Reden von Landtagspräsident Johann Hatzl und Bürgermeister Dr. Michael Häupl
Wien (rk) - Am Donnerstag um 9.30 Uhr begann im Festsaal des Wiener Rathauses die Trauersitzung für
Altbürgermeister Mag. Leopold Gratz. Bundespräsident Dr. Heinz Fischer, die Familie sowie hohe Vertreter
der Glaubensgemeinschaften, Spitzen aus Politik, Wirtschaft, Kultur und Verwaltung nahmen teil. Die Trauerfeier
wurde von den Wiener Sängerknaben umrahmt.
Erster Landtagspräsident Johann Hatzl sagte, Österreich und Wien habe mit Leopold Gratz einen Vollblutpolitiker
und einen Wegbereiter der Demokratie verloren. Er habe ihm als Freund und politischen Lehrmeister viel zu danken.
Der Verstorbene habe es verstanden, auf Menschen zuzugehen, ihnen zuzuhören. Er sei für mehr Rechte für
die Bürger persönlich eingetreten, in seiner Amtszeit wurde die Bürgerbeteiligung verwirklicht.
Leopold Gratz war für alle Wiener da, für alle, die hier eine Heimat gefunden haben. Hatzl erinnerte
an die großen kommunalpolitischen Leistungen, wie die Errichtung des U-Bahn-Grundnetzes, die Donauinsel,
die Stadterneuerung und die großen Spitalsbauten. Gratz habe immer hohes Vertrauen in die Menschen gesetzt,
vor allem in seine Mitarbeiter. Dieses Vertrauen, so Hatzl, sei leider manchmal auch missbraucht worden. Leopold
Gratz habe aber im besonderen Maße die Zuneigung der Wienerinnen und Wiener gehabt. |
Rede von Bürgermeister Dr. Michael Häupl
An die Spitze seiner Rede stellte Wiens Bürgermeister Dr. Michael Häupl ein Zitat des verstorbenen
Altbürgermeisters aus dessen Antrittsrede vor dem Wiener Gemeinderat im Jahr 1973, die Gratz als überzeugten
Demokraten und leidenschaftlichen Parlamentarier ausweisen und als einen Politiker erkennen lassen, dem der Kontakt
mit den Menschen ein besonderes Anliegen war. Leopold Gratz war, so Häupl, angetreten, um Wien wieder eine
positive Zukunftsperspektive zu geben. Gratz habe die Politik der 70er- und 80er-Jahre entscheidend geprägt
und die Weichen für einen erfolgreichen Weg Wiens ins 21. Jahrhundert gestellt. Der Aufstieg Wiens zu einer
weltoffenen, pulsierenden, internationalen Metropole und zur Stadt des Miteinander sei zweifellos zum Großteil
ein Verdienst von Leopold Gratz gewesen.

######

ZU ERLEDIGEN:
A) Übersetze den Satz „Die Trauerfeier wurde von den Wiener Sängerknaben umrahmt.“ aus dem Text über die Trauersitzung für Leopold Gratz ins Englische.
B) Schreib aus dem Text über die Trauersitzung für Leopold Gratz die Passage von „Erster Landtagspräsident Johann“ bis „viel zu danken.“ wortgetreu ab.
C) Fasse den Text über die Trauersitzung für Leopold Gratz in zwei Sätzen zusammen.
Die nachstehenden Zeilen sind davon getrenntes Material.

BEREITGESTELLTE ANGABEN:

######

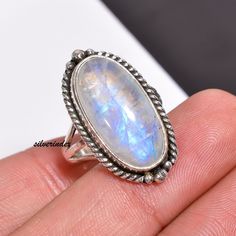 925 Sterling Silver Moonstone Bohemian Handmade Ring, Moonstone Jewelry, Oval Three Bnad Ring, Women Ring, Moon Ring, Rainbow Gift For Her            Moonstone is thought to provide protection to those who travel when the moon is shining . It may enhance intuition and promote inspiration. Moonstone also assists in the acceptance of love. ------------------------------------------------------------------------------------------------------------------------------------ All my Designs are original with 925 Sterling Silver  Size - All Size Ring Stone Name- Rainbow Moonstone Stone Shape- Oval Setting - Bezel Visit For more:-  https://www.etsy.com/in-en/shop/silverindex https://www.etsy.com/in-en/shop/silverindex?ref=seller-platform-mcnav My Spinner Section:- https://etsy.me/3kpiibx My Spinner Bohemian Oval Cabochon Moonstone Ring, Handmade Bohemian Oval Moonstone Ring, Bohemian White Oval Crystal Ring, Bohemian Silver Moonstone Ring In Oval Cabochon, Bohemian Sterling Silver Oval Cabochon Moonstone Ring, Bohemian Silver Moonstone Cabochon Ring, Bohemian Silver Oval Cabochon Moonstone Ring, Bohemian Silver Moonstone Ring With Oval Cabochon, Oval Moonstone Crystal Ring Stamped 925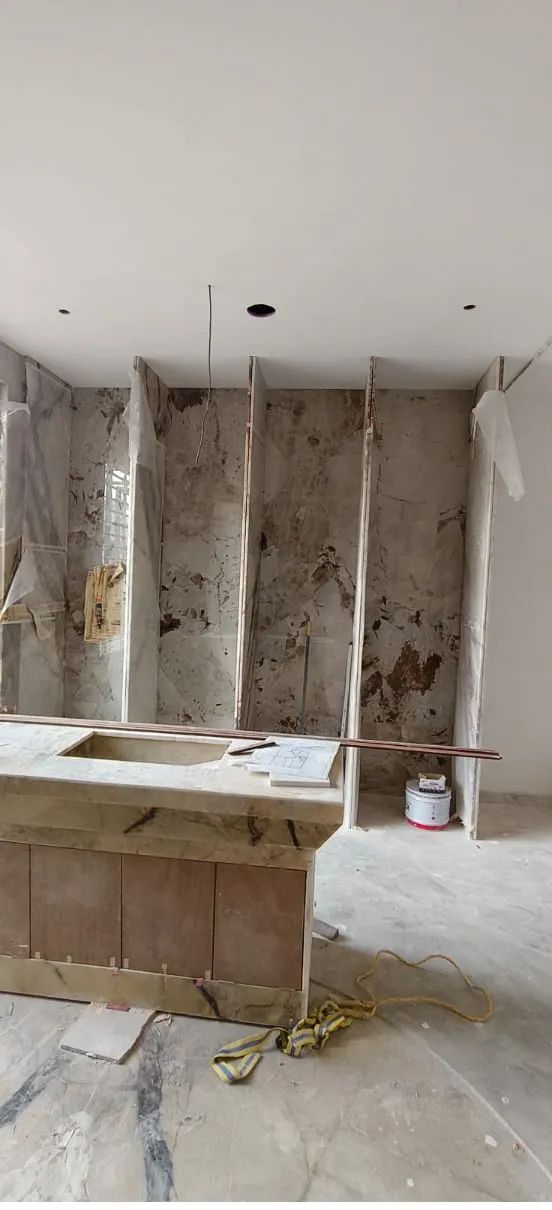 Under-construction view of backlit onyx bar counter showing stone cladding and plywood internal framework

######

LÖSUNGEN IN REIHENFOLGE:
A) The memorial ceremony was accompanied by the Vienna Boys' Choir.

B)
Erster Landtagspräsident Johann Hatzl sagte, Österreich und Wien habe mit Leopold Gratz einen Vollblutpolitiker
und einen Wegbereiter der Demokratie verloren. Er habe ihm als Freund und politischen Lehrmeister viel zu danken.

C) Im Festsaal des Wiener Rathauses fand die Trauersitzung für Altbürgermeister Leopold Gratz statt, an der unter anderem Bundespräsident Heinz Fischer und die Familie teilnahmen. Landtagspräsident Johann Hatzl erinnerte an Leistungen wie das U-Bahn-Grundnetz und die Donauinsel, und Bürgermeister Michael Häupl schrieb Gratz den Aufstieg Wiens zur internationalen Metropole zum Großteil zu.